Mr. Patenôtre to Mr. Sherman.

[Translation.]

Mr. Secretary of State: Referring to the notes which you were pleased to address to me, under date of June 4 and 5, for transmission to the French Telegraph Cable Company, and the receipt of which I have already acknowledged, I think proper, without waiting for explanations from the interested parties, which can only reach you after considerable delay, to submit to you now, with a view to the prevention of unfortunate misunderstandings, certain observations which have been suggested to me by the perusal of these two communications.

For greater clearness, and at the risk of repetition, I will briefly recall the origin of the matter which has served as a basis for this exchange of communications.

In 1879 the French Telegraph Company from Paris to New York, of which the French Telegraph Cable Company is now the legal heir, received authority from the President of the United States to land at Cape Cod a submarine telegraph cable intended to connect America and France. This telegraph cable, like all submarine cables, the working of which becomes impossible after a certain number of years, unless a second cable is added which renders it possible to make good the inevitable breaks in the first one, allowed, in the opinion of those who laid it, the subsequent addition of a supplementary cable. In other words, once in possession of the concession which had been granted it, and the duration thereof not being limited, the company thought that it had an incontestable right to avail itself of the practical means of utilizing said concession, and it still holds this opinion. The American lawyers whom it has consulted since then have confirmed it in the view originally taken by it. If the case were otherwise, the right to operate the line, which was granted to it in 1879, and which has been in no respect impaired since that time, would, in fact, become illusory.

Under these circumstances—the necessity of a supplementary cable having been superabundantly demonstrated—the company, as you are aware, addressed the Department of State on the 3d ultimo, making application, in view of the speedy lauding of the said supplementary cable, for the various facilities (exemption from customs duties, etc.) [Page 165] which had been granted when the first cable was laid. It was informed in reply that—

In the absence of legislative provisions on the subject, the present Executive did not consider himself invested with the authority necessary to enable him to form a decision in regard to this application, and that, until Congress should see fit to invest the President with power to act in questions of this nature, he would be compelled to abstain from doing so.

▸ **SHORT EXERCISE**: Reproduce verbatim the stretch of the note on the French telegraph cable from "For greater clearness, and" through "exchange of communications.". The records are not required for any of this work.

(Stored data entries)
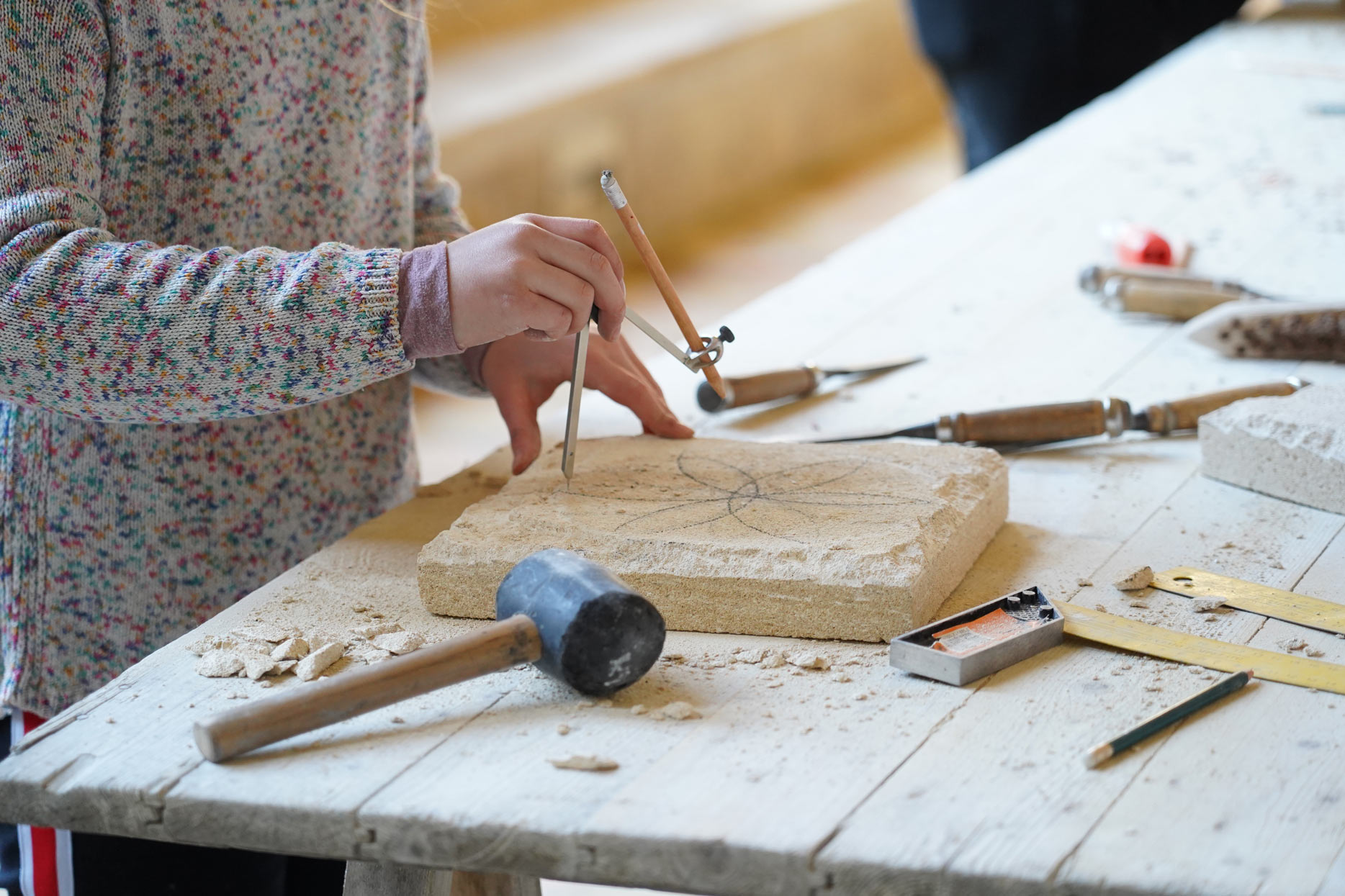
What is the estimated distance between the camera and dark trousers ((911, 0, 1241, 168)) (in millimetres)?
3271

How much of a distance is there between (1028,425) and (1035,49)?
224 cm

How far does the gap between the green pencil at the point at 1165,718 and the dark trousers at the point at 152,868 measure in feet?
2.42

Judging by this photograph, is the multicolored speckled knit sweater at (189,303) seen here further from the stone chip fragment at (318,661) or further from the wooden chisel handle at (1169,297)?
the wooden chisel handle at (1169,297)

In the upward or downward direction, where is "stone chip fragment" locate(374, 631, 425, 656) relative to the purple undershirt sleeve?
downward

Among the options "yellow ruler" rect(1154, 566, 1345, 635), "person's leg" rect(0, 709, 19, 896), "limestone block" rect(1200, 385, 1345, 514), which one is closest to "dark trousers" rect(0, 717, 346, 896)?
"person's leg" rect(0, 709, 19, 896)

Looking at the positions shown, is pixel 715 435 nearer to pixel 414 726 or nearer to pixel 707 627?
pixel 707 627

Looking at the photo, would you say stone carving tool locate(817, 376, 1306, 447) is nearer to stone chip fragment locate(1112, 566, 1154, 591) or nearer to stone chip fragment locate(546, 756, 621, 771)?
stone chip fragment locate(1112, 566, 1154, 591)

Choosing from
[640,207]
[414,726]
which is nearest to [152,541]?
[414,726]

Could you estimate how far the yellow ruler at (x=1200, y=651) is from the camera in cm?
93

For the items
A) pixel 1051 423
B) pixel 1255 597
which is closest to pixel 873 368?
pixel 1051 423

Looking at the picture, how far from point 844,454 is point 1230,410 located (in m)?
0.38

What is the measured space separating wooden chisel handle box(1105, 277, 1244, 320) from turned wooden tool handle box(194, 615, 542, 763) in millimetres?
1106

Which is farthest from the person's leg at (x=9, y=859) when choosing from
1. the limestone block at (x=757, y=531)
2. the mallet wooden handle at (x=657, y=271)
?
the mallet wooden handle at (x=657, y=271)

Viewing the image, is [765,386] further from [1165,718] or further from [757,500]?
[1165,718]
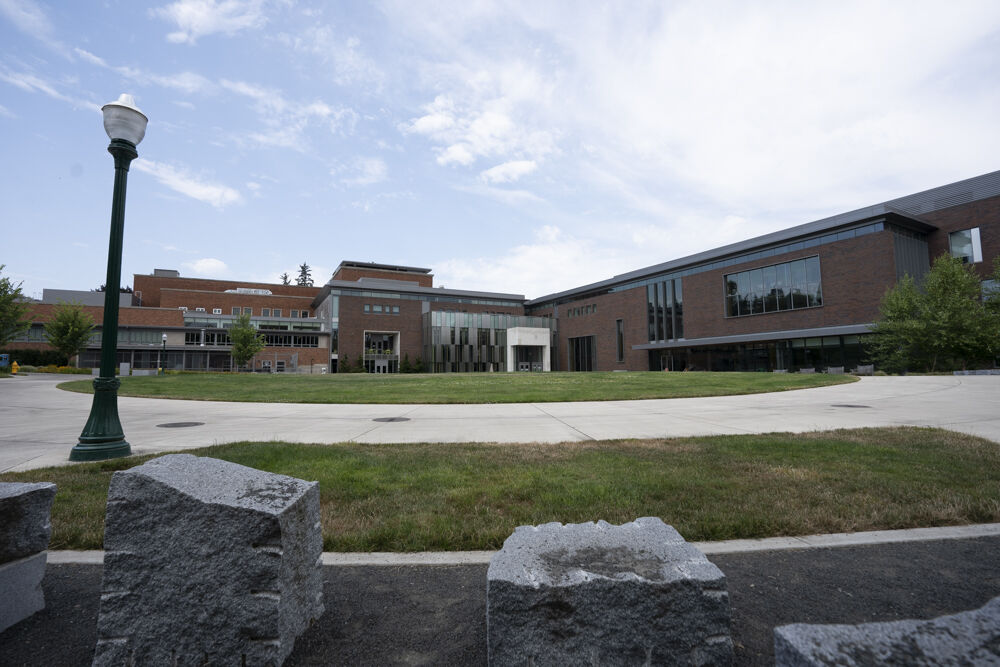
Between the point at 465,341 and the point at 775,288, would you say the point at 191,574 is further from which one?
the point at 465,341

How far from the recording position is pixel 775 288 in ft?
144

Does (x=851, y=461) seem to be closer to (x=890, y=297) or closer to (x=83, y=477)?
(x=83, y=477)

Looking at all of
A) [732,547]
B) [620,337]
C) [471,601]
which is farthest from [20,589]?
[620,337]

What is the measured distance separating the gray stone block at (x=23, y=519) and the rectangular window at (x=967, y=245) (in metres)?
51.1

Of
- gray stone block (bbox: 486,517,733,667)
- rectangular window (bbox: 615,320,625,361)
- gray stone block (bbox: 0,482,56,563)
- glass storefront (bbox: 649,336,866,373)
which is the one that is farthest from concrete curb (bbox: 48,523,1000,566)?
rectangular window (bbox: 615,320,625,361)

▸ **REPLY**:
For greater clearness, and at the risk of repetition, I will briefly recall the origin of the matter which has served as a basis for this exchange of communications.